Girl in Translation is a Must-Read Debut Novel
Amazing, inspiring, moving, intense, breathtaking -- there are not enough adjectives for this book. It might sound like I am exaggerating, but Girl in Translation by Jean Kwok is one of the best books I have read in years. I happened to read the author’s bio before starting the book, and I think it was the best move I could have made -- it told me that, like the young narrator of the book, Kwok came to America from China with her family and worked in a sweatshop. I knew then that this book was not just a well-researched account of the life of poor immigrants; it was a semi-autobiographical account of hardship and overcoming the things in life that seem insurmountable. I adored the narrator, and my heart broke for her and her mother over and over and over. This portrait of being thrust into a new world that seems filled with only bad things was so genuine and fascinating.
What drove me crazy, however, was wondering just how autobiographical it was, and why Kwok chose the novel instead of an autobiographical account.
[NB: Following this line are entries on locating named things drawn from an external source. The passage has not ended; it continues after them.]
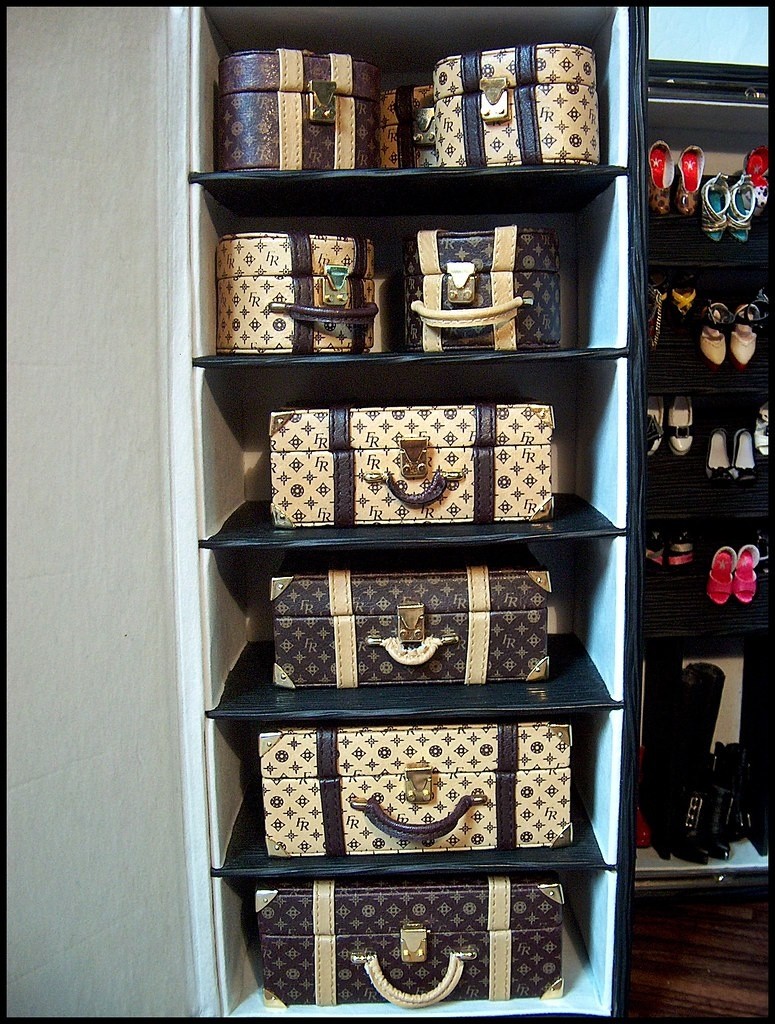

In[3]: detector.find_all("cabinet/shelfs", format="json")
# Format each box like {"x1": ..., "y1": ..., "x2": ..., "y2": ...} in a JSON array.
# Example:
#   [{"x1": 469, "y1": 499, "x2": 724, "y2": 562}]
[
  {"x1": 620, "y1": 96, "x2": 775, "y2": 891},
  {"x1": 185, "y1": 4, "x2": 648, "y2": 1021}
]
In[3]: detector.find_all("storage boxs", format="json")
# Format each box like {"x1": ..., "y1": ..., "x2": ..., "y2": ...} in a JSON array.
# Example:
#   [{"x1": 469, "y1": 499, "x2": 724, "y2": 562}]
[
  {"x1": 402, "y1": 226, "x2": 563, "y2": 354},
  {"x1": 255, "y1": 871, "x2": 566, "y2": 1007},
  {"x1": 256, "y1": 720, "x2": 576, "y2": 860},
  {"x1": 268, "y1": 543, "x2": 553, "y2": 688},
  {"x1": 214, "y1": 229, "x2": 379, "y2": 356},
  {"x1": 266, "y1": 401, "x2": 558, "y2": 528},
  {"x1": 434, "y1": 43, "x2": 601, "y2": 169},
  {"x1": 372, "y1": 86, "x2": 441, "y2": 169},
  {"x1": 217, "y1": 47, "x2": 384, "y2": 172}
]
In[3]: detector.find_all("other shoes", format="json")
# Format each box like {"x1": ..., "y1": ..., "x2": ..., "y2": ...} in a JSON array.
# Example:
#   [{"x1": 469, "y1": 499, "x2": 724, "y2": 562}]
[{"x1": 647, "y1": 266, "x2": 696, "y2": 323}]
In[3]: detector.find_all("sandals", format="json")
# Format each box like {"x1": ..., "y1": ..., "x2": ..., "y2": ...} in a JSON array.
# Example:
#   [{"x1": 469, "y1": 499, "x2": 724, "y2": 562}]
[
  {"x1": 644, "y1": 524, "x2": 693, "y2": 578},
  {"x1": 705, "y1": 428, "x2": 758, "y2": 489},
  {"x1": 757, "y1": 531, "x2": 769, "y2": 574},
  {"x1": 754, "y1": 403, "x2": 769, "y2": 455},
  {"x1": 701, "y1": 173, "x2": 757, "y2": 243},
  {"x1": 706, "y1": 544, "x2": 759, "y2": 605}
]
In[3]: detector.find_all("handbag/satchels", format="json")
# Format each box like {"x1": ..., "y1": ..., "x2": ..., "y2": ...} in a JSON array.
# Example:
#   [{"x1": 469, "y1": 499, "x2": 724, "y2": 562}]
[
  {"x1": 213, "y1": 44, "x2": 599, "y2": 172},
  {"x1": 216, "y1": 232, "x2": 388, "y2": 354},
  {"x1": 406, "y1": 225, "x2": 563, "y2": 350}
]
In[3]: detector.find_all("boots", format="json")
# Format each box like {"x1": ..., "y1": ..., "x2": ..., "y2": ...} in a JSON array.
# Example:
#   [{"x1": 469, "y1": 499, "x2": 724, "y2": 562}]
[{"x1": 636, "y1": 644, "x2": 752, "y2": 864}]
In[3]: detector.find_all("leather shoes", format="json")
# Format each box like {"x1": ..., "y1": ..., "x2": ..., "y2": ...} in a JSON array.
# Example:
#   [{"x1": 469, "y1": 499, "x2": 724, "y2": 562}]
[
  {"x1": 743, "y1": 144, "x2": 768, "y2": 216},
  {"x1": 645, "y1": 396, "x2": 694, "y2": 456},
  {"x1": 646, "y1": 139, "x2": 705, "y2": 216},
  {"x1": 700, "y1": 287, "x2": 771, "y2": 373}
]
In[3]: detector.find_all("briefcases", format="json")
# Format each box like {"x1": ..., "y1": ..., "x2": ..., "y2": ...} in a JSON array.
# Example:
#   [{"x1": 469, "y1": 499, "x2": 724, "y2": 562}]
[
  {"x1": 255, "y1": 869, "x2": 567, "y2": 1008},
  {"x1": 259, "y1": 722, "x2": 573, "y2": 856},
  {"x1": 267, "y1": 393, "x2": 555, "y2": 524},
  {"x1": 270, "y1": 542, "x2": 553, "y2": 688}
]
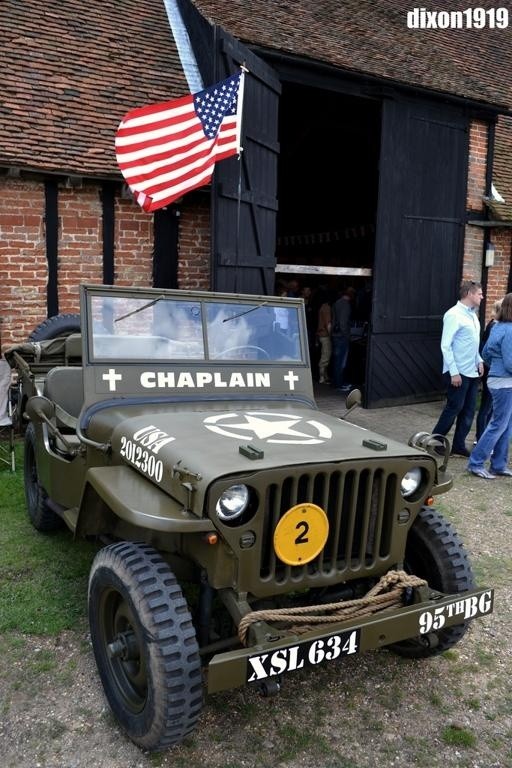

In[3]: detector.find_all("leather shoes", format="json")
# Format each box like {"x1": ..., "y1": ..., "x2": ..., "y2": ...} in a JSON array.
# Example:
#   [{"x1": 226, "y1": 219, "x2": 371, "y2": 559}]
[
  {"x1": 319, "y1": 376, "x2": 334, "y2": 385},
  {"x1": 489, "y1": 467, "x2": 512, "y2": 476},
  {"x1": 465, "y1": 465, "x2": 496, "y2": 479}
]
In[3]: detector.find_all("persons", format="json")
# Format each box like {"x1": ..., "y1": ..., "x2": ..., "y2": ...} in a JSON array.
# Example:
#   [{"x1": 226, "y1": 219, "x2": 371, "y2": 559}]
[
  {"x1": 476, "y1": 298, "x2": 504, "y2": 455},
  {"x1": 432, "y1": 281, "x2": 485, "y2": 458},
  {"x1": 280, "y1": 279, "x2": 355, "y2": 391},
  {"x1": 465, "y1": 293, "x2": 512, "y2": 479}
]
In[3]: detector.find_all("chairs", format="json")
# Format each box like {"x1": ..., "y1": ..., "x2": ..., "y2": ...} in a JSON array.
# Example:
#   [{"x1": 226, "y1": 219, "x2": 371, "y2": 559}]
[
  {"x1": 0, "y1": 358, "x2": 19, "y2": 471},
  {"x1": 43, "y1": 366, "x2": 85, "y2": 447}
]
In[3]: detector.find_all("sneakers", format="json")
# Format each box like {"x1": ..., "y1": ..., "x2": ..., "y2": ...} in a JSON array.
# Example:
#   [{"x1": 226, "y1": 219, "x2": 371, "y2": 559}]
[
  {"x1": 336, "y1": 382, "x2": 352, "y2": 391},
  {"x1": 432, "y1": 444, "x2": 452, "y2": 458},
  {"x1": 450, "y1": 447, "x2": 471, "y2": 459}
]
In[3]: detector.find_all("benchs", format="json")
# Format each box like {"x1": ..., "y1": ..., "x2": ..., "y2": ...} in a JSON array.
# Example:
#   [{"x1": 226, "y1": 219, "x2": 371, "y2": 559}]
[{"x1": 62, "y1": 334, "x2": 172, "y2": 367}]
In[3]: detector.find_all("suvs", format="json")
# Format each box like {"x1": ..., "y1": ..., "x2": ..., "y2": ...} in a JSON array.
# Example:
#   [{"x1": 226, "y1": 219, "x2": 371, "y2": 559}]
[{"x1": 2, "y1": 282, "x2": 499, "y2": 753}]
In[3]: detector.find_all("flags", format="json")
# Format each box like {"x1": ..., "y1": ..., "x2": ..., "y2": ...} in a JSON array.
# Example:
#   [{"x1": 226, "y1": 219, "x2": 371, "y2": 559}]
[{"x1": 115, "y1": 70, "x2": 244, "y2": 212}]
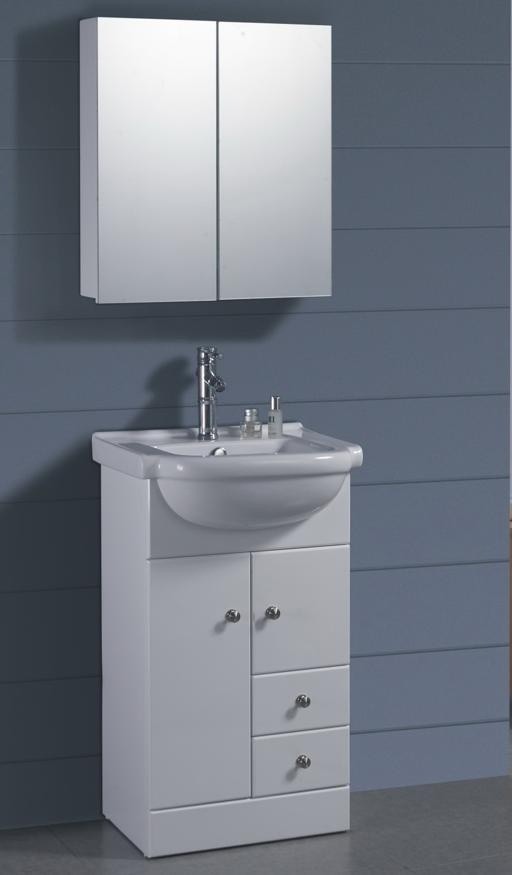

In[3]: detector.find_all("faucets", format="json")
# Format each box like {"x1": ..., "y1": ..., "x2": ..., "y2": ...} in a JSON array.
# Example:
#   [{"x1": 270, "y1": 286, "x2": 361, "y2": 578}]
[{"x1": 197, "y1": 344, "x2": 224, "y2": 439}]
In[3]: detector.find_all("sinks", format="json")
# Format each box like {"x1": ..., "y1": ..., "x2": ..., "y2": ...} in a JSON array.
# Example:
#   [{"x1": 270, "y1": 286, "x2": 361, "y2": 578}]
[{"x1": 93, "y1": 419, "x2": 363, "y2": 532}]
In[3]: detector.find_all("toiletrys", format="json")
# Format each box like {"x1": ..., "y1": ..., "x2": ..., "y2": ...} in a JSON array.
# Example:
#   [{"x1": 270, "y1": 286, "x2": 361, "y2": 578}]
[
  {"x1": 266, "y1": 395, "x2": 283, "y2": 439},
  {"x1": 238, "y1": 408, "x2": 263, "y2": 440}
]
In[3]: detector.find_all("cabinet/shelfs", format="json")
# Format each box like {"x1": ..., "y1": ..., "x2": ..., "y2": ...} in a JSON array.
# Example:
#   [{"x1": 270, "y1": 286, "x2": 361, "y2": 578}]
[
  {"x1": 79, "y1": 17, "x2": 334, "y2": 303},
  {"x1": 101, "y1": 470, "x2": 350, "y2": 860}
]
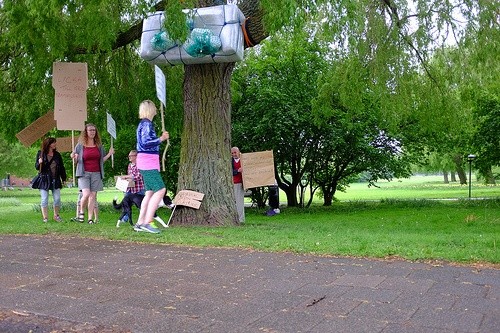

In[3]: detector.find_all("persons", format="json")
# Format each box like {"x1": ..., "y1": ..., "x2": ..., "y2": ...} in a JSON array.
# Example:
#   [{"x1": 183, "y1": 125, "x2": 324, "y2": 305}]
[
  {"x1": 32, "y1": 137, "x2": 67, "y2": 223},
  {"x1": 231, "y1": 146, "x2": 245, "y2": 224},
  {"x1": 70, "y1": 123, "x2": 115, "y2": 224},
  {"x1": 71, "y1": 189, "x2": 99, "y2": 224},
  {"x1": 133, "y1": 100, "x2": 169, "y2": 234},
  {"x1": 119, "y1": 151, "x2": 145, "y2": 223}
]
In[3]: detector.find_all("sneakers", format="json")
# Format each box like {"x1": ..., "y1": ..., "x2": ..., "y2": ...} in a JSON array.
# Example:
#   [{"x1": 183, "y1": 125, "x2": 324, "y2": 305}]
[{"x1": 134, "y1": 221, "x2": 161, "y2": 233}]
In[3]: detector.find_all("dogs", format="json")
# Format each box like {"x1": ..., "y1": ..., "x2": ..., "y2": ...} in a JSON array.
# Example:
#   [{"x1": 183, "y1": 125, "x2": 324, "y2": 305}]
[{"x1": 112, "y1": 192, "x2": 175, "y2": 230}]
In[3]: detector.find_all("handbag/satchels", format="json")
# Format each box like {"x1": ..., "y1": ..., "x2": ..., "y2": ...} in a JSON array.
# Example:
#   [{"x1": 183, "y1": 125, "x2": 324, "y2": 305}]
[{"x1": 30, "y1": 172, "x2": 42, "y2": 189}]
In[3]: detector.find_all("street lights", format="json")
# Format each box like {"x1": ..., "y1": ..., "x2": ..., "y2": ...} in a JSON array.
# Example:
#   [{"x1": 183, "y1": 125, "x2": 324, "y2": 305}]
[{"x1": 467, "y1": 154, "x2": 475, "y2": 198}]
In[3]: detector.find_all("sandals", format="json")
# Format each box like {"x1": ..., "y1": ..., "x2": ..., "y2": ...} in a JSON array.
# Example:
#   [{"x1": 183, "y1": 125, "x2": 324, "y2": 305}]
[
  {"x1": 79, "y1": 213, "x2": 84, "y2": 223},
  {"x1": 87, "y1": 220, "x2": 94, "y2": 224}
]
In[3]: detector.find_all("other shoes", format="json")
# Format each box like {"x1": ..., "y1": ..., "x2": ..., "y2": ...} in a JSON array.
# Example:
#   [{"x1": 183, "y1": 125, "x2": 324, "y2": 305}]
[
  {"x1": 42, "y1": 217, "x2": 48, "y2": 222},
  {"x1": 71, "y1": 217, "x2": 79, "y2": 221},
  {"x1": 93, "y1": 220, "x2": 100, "y2": 224},
  {"x1": 52, "y1": 215, "x2": 62, "y2": 223},
  {"x1": 121, "y1": 215, "x2": 129, "y2": 222}
]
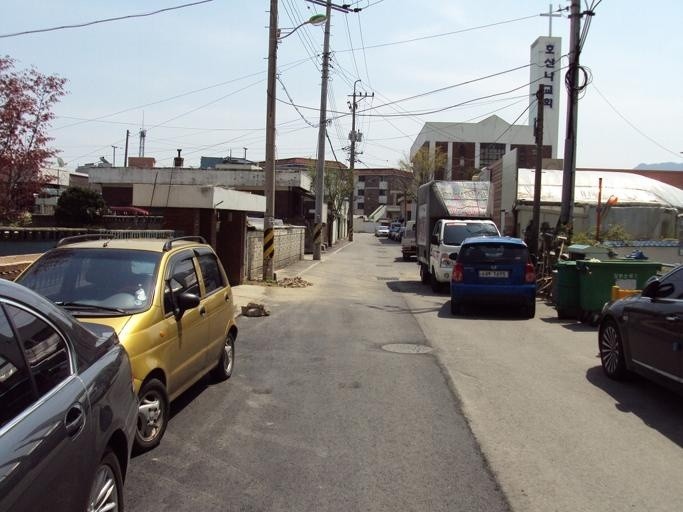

Was her own story worse, and would be too much to bear? Or did she add those gut-wrenching details to enhance the richness and depth of the book? Either way, I couldn’t put the book down. It is the first book I read in two days’ time since having my baby! That is a feat in itself, and speaks volumes. This gets more than my personal stamp of approval. It is a book I will recommend every woman I know and love read. And everyone else, too!